Rejection, any kind of criticism, gives me heart palpitations and I immediately turn into that toddler who is being scolded for spilling grape juice on the white carpet.
The perfectionist in me hates the idea that I am not perfect. Which, of course, I am not, but I would like to be perfect. Still, isn’t a perfectionist simply a procrastinator in disguise (another thought for another day)?
Criticism in all its benevolent/malevolent forms, brings me to my knees. I immediately want to disappear while tears threaten to gang up on the corners of my eyes.
I hate the impotence of imperfection and I have never learned how to gracefully embrace criticism, even when its intent is really for my good.
A few weeks ago, I unexpectedly had to present a new concept/curriculum to a group of professionals who work with children and youth. I knew the material, had even assisted in a previous workshop, but I had never presented the subject matter on my own.
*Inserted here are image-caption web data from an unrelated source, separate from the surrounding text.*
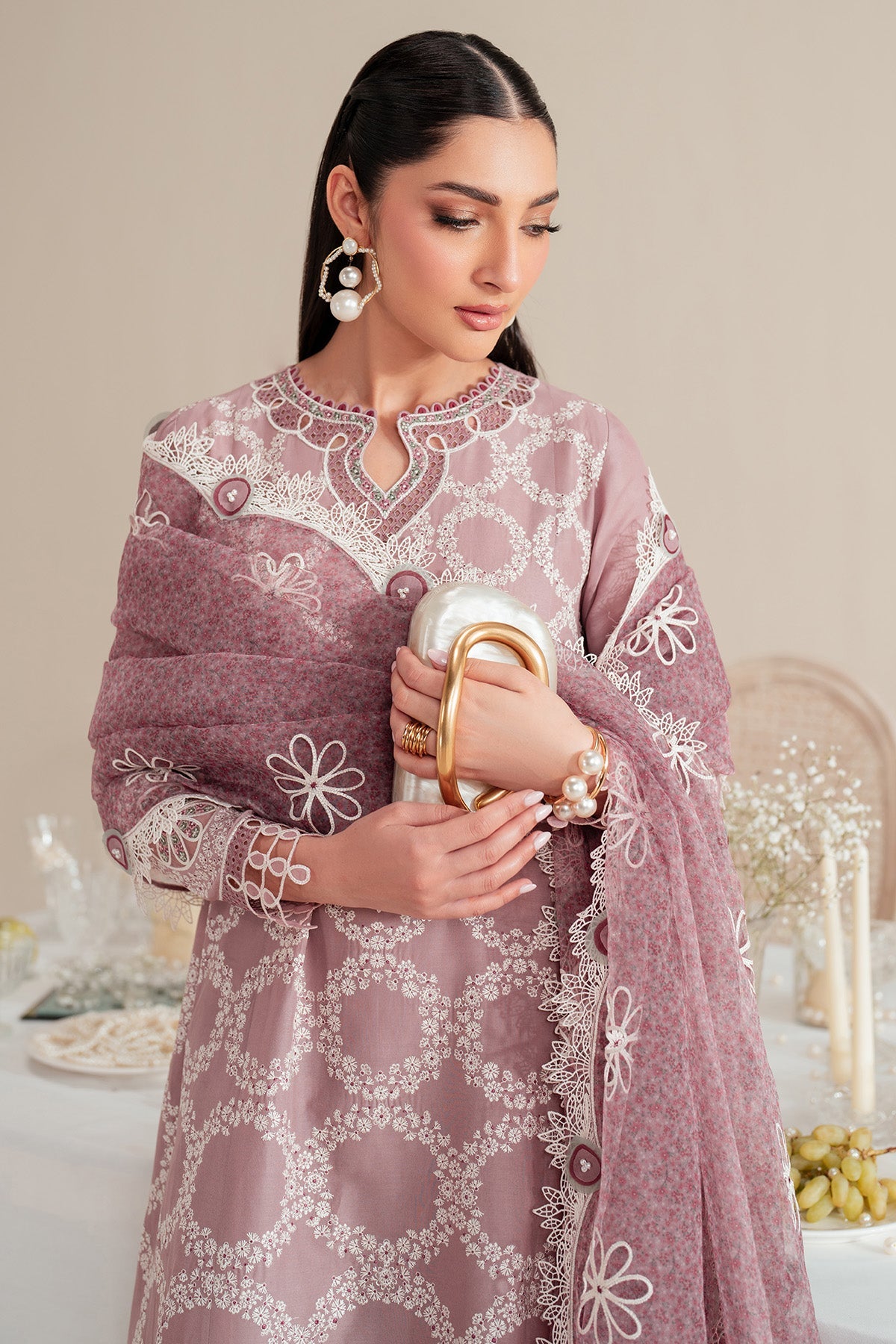 Iris Luxury Lawn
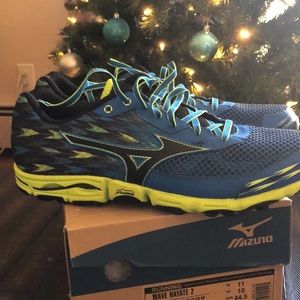 Mizuno wave hayate running shoe
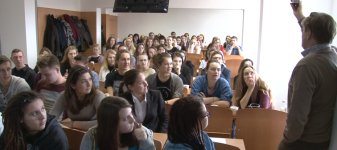 Tváře z televizních obrazovek na vlastní oči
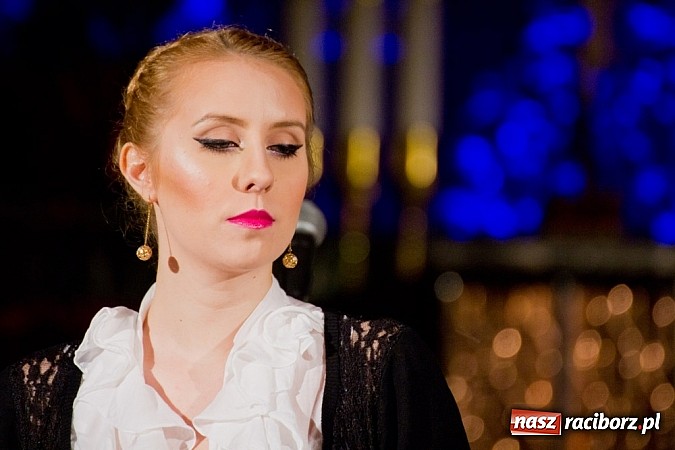 Zdjęcie w galerii na portalu naszraciborz.pl: Kolędy i pastorałki Elżbiety i Andrzeja Biskupów zabrzmiały na Starej Wsi wiadomości z regionu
I was not nervous about the presenting part. I am a good teacher/trainer, even if I do say so myself. I was worried about my familiarity with the presentation materials, especially the “Prezi,” which I did not put together (I am more a “PowerPoint” person). My mission, from my perspective, was simply to present the information provided, doing my best to inform and to equip the attendees.
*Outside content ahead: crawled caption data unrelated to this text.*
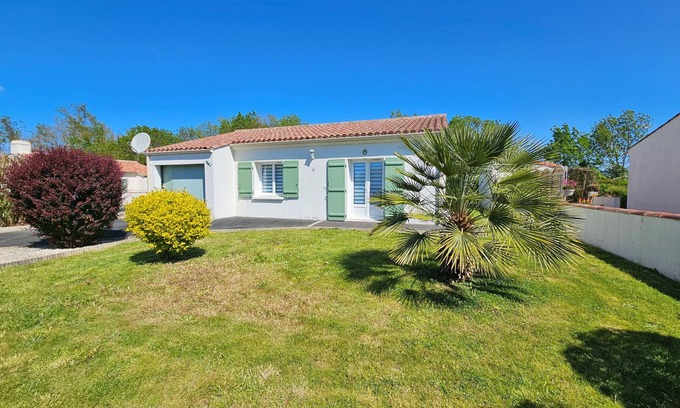 Saint-Michel-en-l'Herm House | Charming, Quiet House Near Beach & Countryside - Ideal Getaway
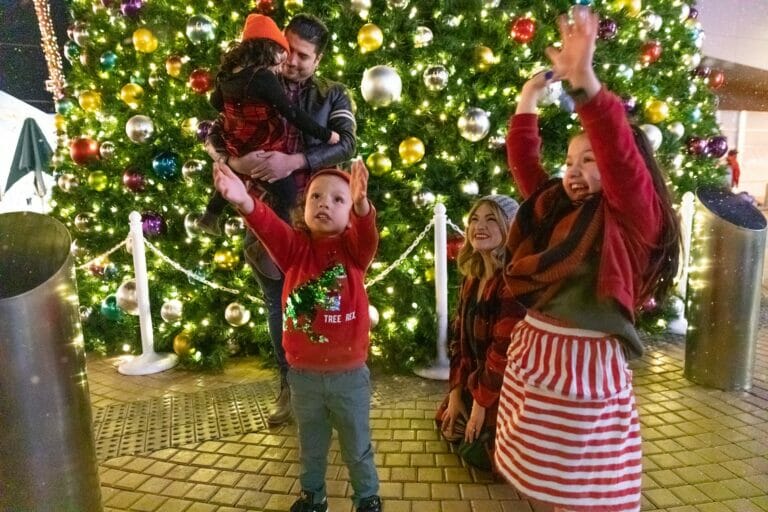 FA LA LA…FUN at Tempe Marketplace
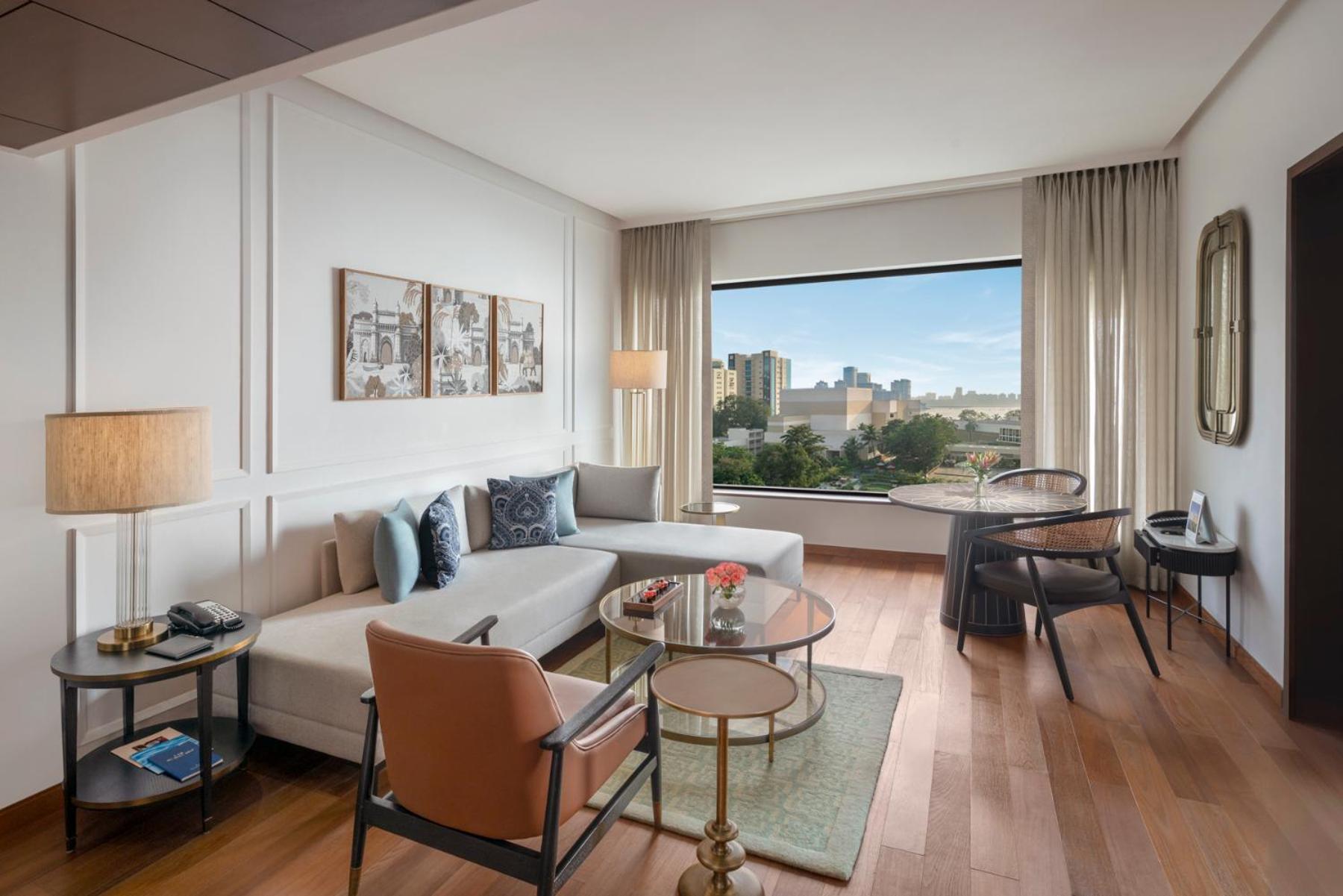 Premier Bay View Suite - Photo 2
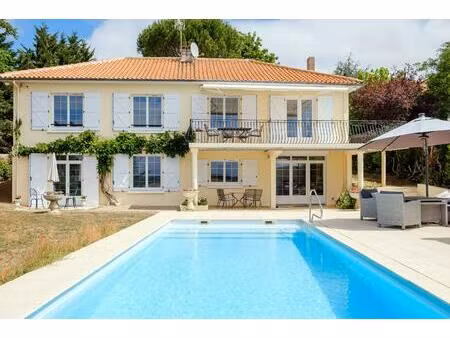 propriété lumineuse avec piscine et vue dégagée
My presentation was well received in spite of my trepidations about how well prepared I was to stand and deliver as the expert in the room. The group, for the most part, was open and responsive. I left the conference feeling fairly confident about all that had transpired.
But, I did not receive the evaluations that day
Sighhhh. . .
The evaluations arrived today (a big GULP goes here and I don’t mean that 7-11 drink).
Why is it that we automatically look for the naysayers rather than embrace the positive (reminds me of that old song, “accentuate the positive, eliminate the negative”). Except I know, especially in this forum, if I want the information I share to be even better, I will seriously have to consider and reflect on the negative feedback.
I DON’T WANT TO LOOK AT THE STUFF THOSE MEANIES WROTE.
I ONLY WANT TO READ THE GOOD STUFF!!!
But I must blink back my tears and lift up my head to ruminate over the constructive criticism (see, no longer negative feedback) in order to incorporate those “suggestions” into my next presentation.
I am learning, even at this late stage of the game, that failure really is the foundation upon which success is constructed (see what I did there from constructive criticism to construction).
I guess you can teach an old dog new tricks, or in my case, a mature woman new concepts.